Furthermore, since the body is made of ceramic, it is less susceptible to deformation due to static pressure, etc., so it is less affected by this deformation and can perform highly reliable differential pressure detection. can be taken as a thing.

[Brief explanation of the drawing]

Figure 1 is a vertical cross-sectional view of a conventional capacitive differential pressure detector, Figure 2 is a vertical cross-sectional view of the capacitive differential pressure detector of this invention, and Figure 3 is a cross-sectional view of the same essential parts. be. DESCRIPTION OF SYMBOLS 1... Capacitance type differential pressure detector, 2... Movable electrode, 3... Body, 3a... Recess, 4... Differential pressure detection chamber, 5... Liquid passage, 6... Seal diaphragm, 7 ...Filled liquid, 8...Fixed electrode, 9,10...
... Lead wire, 11 ... Body ring, 12 ... Cylindrical ring, 12a ... Body, 12b ... Flange, 13 ... Plate ring, 14 ... Wax, 15 ...
…welding.

Claims (1)

[Claims for Utility Model Registration] A differential pressure detection chamber is formed in the detector body, two liquid passages are formed with openings in the detection chamber and the side of the body, and a fixed electrode and a movable electrode are formed in the detection chamber.
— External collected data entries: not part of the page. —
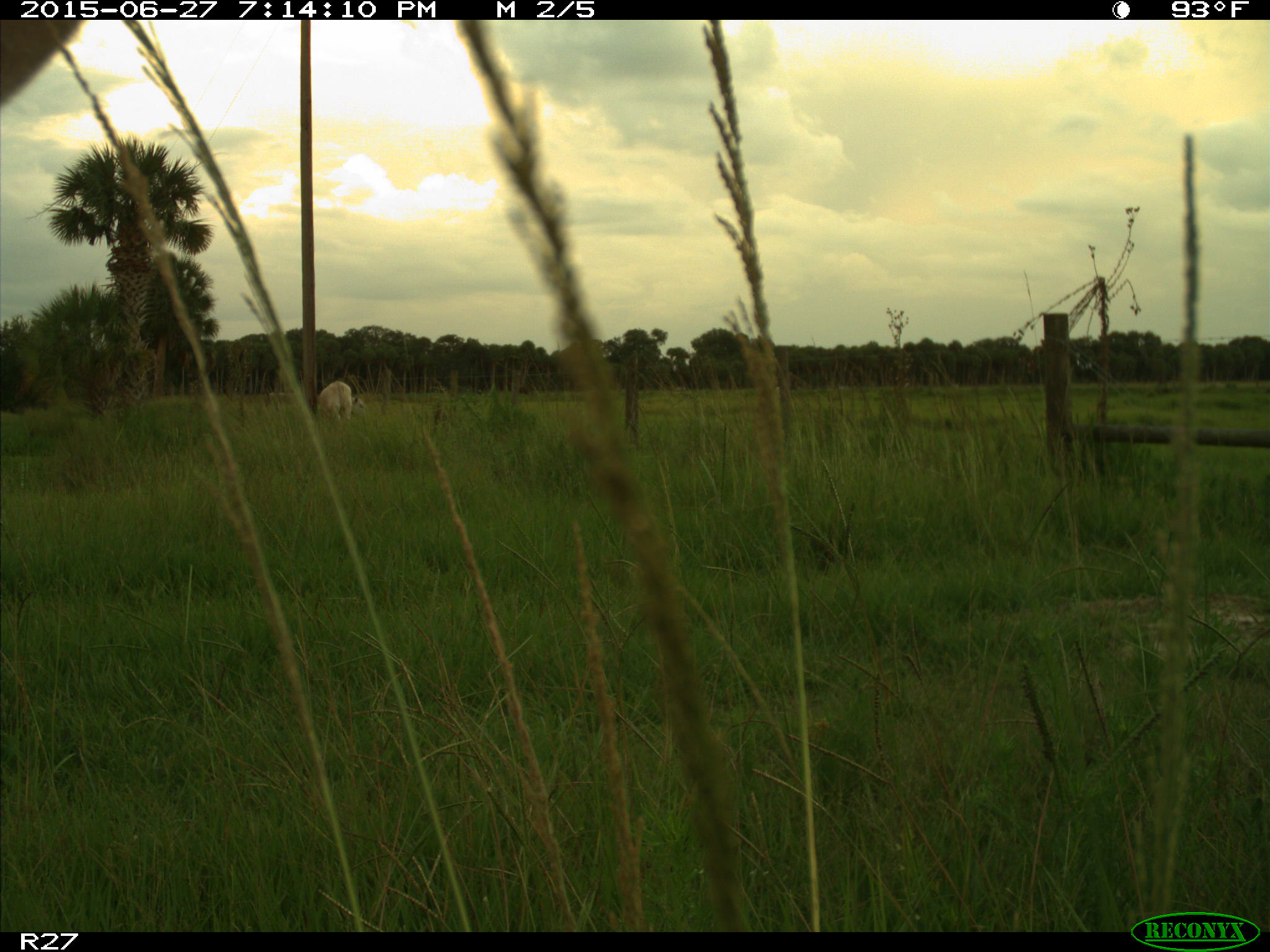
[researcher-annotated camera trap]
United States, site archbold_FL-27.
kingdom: Animalia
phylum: Chordata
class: Mammalia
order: Artiodactyla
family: Bovidae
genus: Bos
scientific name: Bos taurus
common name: domestic cow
Bos taurus (domestic cow).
However, a capacitive differential pressure detector has seal diaphragms attached to both sides of the body, and the process pressure acts on the movable electrode via the seal diaphragm, displacing the movable electrode to detect the differential pressure. The body is made of ceramic, a thin metal body ring is integrally attached to the outer circumferential surface of the body, the inner circumferential surface of the metal body ring is brazed to the outer circumferential surface of the body, and the seal diaphragm is attached to the outer circumferential surface of the body. A capacitance type differential pressure detector, characterized in that the movable electrode is fixed to a body and led out to the outside.